Record set –
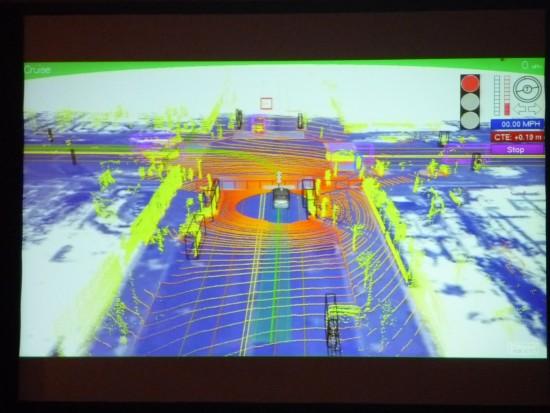 グーグルの自走車は、走行しながら回りの建物、車、人、自転車など個々に認識している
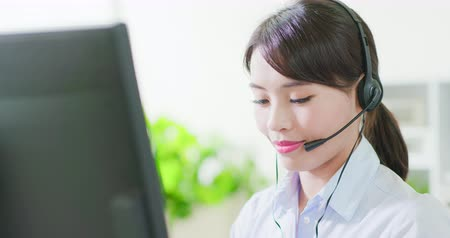 dişlek : Young friendly operator woman agent with headsets smile to you in a call centre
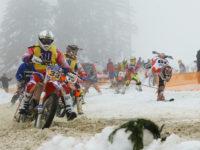 Lyžař akrobat a vede #30 STRAŠÍK Vlastimil a CHOVANEC Miroslav, CZE, SMS motokrosu Morava, Honda 450 4T (foto Milsn Spurný)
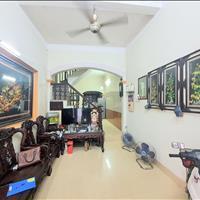 Bán gấp nhà Nam Dư, 47m2, mặt ngõ, kinh doanh được, ô tô đỗ cửa, giá 66 tr/m2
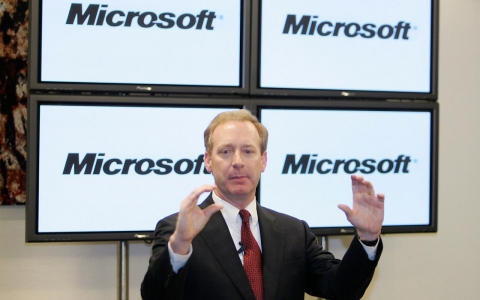 The chief lawyer for US software giant Microsoft, Brad Smith, announces new plan to combat government surveillance.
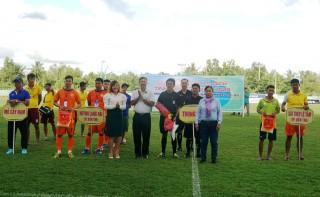 Từ ngày 3 đến 24-10-2020 diễn ra Giải bóng đá vô địch tỉnh Bến Tre năm 2020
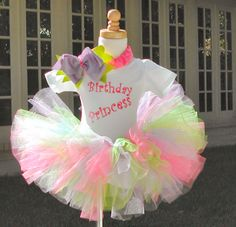 cutest birthday party outfits!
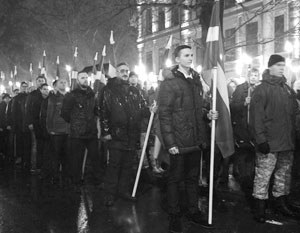 В латышских шествиях ультраправых участвуют не только латыши, но и русские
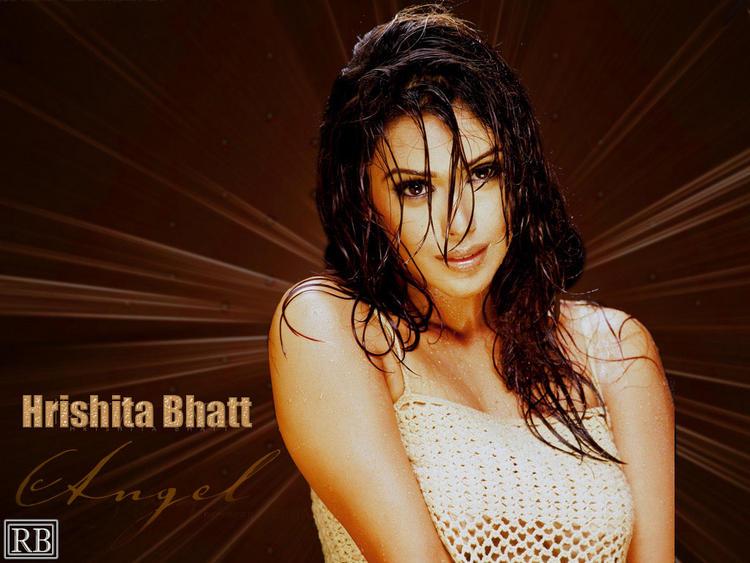 Hrishita Bhatt Latest Sexy Romantic Look Wallpaper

Exercise aim – All of the records above are to be written out exactly, minus their images.

The completed task –
 グーグルの自走車は、走行しながら回りの建物、車、人、自転車など個々に認識している
 dişlek : Young friendly operator woman agent with headsets smile to you in a call centre
 Lyžař akrobat a vede #30 STRAŠÍK Vlastimil a CHOVANEC Miroslav, CZE, SMS motokrosu Morava, Honda 450 4T (foto Milsn Spurný)
 Bán gấp nhà Nam Dư, 47m2, mặt ngõ, kinh doanh được, ô tô đỗ cửa, giá 66 tr/m2
 The chief lawyer for US software giant Microsoft, Brad Smith, announces new plan to combat government surveillance.
 Từ ngày 3 đến 24-10-2020 diễn ra Giải bóng đá vô địch tỉnh Bến Tre năm 2020
 cutest birthday party outfits!
 В латышских шествиях ультраправых участвуют не только латыши, но и русские
 Hrishita Bhatt Latest Sexy Romantic Look Wallpaper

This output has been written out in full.